What is expected » Start at the line with "scientific name: Sitta canadensis" in the records below, stop at the line with "genus: Odocoileus", and return every line in that span exactly, the two end lines included.
-- Source data follows --
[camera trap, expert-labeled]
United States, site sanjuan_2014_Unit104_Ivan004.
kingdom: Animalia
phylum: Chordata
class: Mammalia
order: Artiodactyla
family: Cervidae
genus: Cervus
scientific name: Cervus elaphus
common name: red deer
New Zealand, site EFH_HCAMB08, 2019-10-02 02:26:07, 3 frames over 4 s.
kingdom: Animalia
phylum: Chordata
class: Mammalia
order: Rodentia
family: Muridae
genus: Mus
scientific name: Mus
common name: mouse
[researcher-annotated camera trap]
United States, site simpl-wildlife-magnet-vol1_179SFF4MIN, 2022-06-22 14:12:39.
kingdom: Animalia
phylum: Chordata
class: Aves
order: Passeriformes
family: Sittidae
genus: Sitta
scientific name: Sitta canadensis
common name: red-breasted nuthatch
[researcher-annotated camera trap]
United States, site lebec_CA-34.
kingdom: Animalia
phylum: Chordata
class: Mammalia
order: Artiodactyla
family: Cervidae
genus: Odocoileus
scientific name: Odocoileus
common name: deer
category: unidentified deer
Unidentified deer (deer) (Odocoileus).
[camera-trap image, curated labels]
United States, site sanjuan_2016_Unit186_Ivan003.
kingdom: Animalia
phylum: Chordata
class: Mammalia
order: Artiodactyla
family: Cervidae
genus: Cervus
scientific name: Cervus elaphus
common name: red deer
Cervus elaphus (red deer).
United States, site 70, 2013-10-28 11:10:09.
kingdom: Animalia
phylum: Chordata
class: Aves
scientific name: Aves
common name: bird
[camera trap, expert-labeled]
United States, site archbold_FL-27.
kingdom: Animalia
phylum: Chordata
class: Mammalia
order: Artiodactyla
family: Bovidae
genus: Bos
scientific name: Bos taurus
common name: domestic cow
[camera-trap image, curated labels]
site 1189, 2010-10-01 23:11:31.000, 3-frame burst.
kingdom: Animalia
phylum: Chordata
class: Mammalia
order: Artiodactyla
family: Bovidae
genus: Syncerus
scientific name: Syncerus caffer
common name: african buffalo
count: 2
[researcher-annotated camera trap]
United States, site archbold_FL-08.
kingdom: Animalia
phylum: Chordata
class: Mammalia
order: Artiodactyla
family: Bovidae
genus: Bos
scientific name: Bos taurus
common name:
-- Source data concluded --
Exercise result »
scientific name: Sitta canadensis
common name: red-breasted nuthatch
[researcher-annotated camera trap]
United States, site lebec_CA-34.
kingdom: Animalia
phylum: Chordata
class: Mammalia
order: Artiodactyla
family: Cervidae
genus: Odocoileus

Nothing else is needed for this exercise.